Ten things you shouldn’t say to an adoptee.

Posted in Uncategorized on July 16th, 2007

1. Your mom loved you so much, she gave you up.

Right, whenever people say this to me, I always want to ask them if they gave their kids away and when they say no, then I would reply, “Why, you don’t love them?” Think about that. You are basically reaffirming the belief that the only way to love is to walk away.

2. You were Chosen.

In some cases, this is true but the term is something I have heard a lot of adoptees complain about. It’s sounds more like picking up a dog at the pet store, or choosing a piece of fruit. We named our group Chosen Babies as a way to kind of take it back, in the same vein as Bastard Nation.

3.(When an adoptee mentions they are searching:) Do your parents know?

(This one is usually asked with the slight look of confusion or even disgust.) Maybe they do and maybe they don’t but why do you ask? Is it to shame me for looking? Is it to remind me that I may be causing them pain and possibly some fear in searching? Are you implying I can’t handle this on my own or that I need their permission? Or maybe you are implying that there feelings are more important than mine? Which usually leads to:

4. Telling us we “owe” or should feel “grateful” to our adoptive parents.

Why is it that I can’t be grateful to my parents for raising me and still search for my roots? Why is it that wanting to know our history or see a face like ours is “not” being grateful? Have you ever looked thru a photo album of ancestors long gone? Was looking thru this being ungrateful to your parents?

5. Calling us Adopted Child.

This is one for the agencies. We are often called the Adopted Child by them. It’s almost a dismissal as if our voices don’t matter. There does seem to be a shift by some away from this but not enough. We aren’t children now. We are adults and many of us want our records and the truth, our truth.

6. I wish I was adopted.

Really? You wish you grew up looking for a face in a crowd that looks a little something about you? How about the lack of medical and having to see “the look” from doctors and nurses? The feeling of being so small while you wait for the agency to tease you with another small tidbit of info, that you don’t even know is truth or not?

7. You were so lucky.

Lucky that I have never seen someone who looks like me? Lucky that I have no medical records to share with my children for their future. Lucky that I have to pay extra money to have tests done, or extra money to try to get records that others pay a few bucks for?

8. Are you or have you ever though about looking for your “real” parents?

This one can be borderline. Which group are our “real” parents, the ones who gave us life or the ones who raised us for the beginning of our lives? In my mind, both are my “real” parents. Look up the word Parent in Websters. Definition a says one who begets. Definition b says one who brings up or cares for. Both apply. One is the foundation and the past, the other helped form the person built on that foundation.

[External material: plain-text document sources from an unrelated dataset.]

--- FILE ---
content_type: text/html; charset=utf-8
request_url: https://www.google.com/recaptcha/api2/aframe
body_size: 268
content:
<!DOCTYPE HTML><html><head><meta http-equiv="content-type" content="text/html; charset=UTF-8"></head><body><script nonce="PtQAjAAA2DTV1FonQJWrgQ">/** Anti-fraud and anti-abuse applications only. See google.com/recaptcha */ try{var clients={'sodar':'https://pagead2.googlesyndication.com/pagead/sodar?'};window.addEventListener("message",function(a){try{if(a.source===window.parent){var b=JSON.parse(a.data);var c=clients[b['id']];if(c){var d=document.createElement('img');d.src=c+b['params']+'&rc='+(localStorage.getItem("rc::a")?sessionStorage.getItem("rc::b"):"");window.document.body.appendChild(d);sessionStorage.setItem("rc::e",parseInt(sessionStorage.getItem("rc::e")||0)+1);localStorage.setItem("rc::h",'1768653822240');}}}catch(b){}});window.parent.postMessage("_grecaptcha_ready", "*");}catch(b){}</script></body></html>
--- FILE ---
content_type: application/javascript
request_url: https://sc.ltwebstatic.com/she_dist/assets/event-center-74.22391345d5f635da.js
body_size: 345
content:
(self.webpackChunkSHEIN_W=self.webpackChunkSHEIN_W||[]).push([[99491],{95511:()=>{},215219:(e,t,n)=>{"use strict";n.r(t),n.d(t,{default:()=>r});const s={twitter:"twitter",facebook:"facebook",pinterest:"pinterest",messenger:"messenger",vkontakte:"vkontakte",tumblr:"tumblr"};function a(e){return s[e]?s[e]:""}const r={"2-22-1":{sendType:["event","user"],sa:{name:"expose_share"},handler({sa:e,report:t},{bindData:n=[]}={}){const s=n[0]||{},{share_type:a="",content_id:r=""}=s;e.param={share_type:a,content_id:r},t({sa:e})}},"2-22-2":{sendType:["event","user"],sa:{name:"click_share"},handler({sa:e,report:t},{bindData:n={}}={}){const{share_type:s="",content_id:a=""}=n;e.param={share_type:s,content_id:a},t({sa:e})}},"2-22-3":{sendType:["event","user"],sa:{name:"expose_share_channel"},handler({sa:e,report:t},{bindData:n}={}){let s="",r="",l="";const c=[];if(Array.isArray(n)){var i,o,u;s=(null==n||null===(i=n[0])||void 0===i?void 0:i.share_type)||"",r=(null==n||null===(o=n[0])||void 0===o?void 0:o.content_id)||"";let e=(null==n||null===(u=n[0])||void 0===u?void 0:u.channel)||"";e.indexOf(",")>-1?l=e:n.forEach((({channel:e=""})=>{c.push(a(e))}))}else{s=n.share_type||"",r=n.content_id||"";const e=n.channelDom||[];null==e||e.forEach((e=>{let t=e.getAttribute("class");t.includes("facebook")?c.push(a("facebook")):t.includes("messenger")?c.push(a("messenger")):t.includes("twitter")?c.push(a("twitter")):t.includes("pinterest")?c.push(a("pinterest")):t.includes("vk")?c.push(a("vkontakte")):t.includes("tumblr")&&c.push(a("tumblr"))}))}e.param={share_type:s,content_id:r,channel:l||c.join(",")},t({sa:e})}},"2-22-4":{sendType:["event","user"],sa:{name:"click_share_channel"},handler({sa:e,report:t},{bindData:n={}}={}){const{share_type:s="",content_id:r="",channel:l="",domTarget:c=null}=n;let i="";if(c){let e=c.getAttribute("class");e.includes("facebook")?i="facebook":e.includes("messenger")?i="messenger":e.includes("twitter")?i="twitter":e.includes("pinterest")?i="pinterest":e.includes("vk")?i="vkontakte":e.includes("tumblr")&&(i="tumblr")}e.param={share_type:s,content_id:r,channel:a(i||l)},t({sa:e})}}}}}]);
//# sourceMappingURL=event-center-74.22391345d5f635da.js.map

9. What does the past really matter?

Why do people spend money logging into ancestry.com? Why do family Bibles usually have family trees in them? Because the past does matter and we have every right to know ours. This can go extra for trans-racial adoptees who may now have little or no ties to their ancestry and customs which is a crime unto itself.

10. Oh, you must be one of those angry adoptees.

Well I am now after that statement. :smile: No really, this is such a dismissal. Unfortunately, I have seen it applied to some of the least angry adoptees I have known. For example, adoptees who want their records but still understand the need for adoption. Granted, a reformed method of adoption but still adoption. Adoptees who want to teach others to prevent the next generation of going thru what we did or feeling the way we did. Adoptees who just want to promote understanding but are still dismissed by those afraid of the possibilities.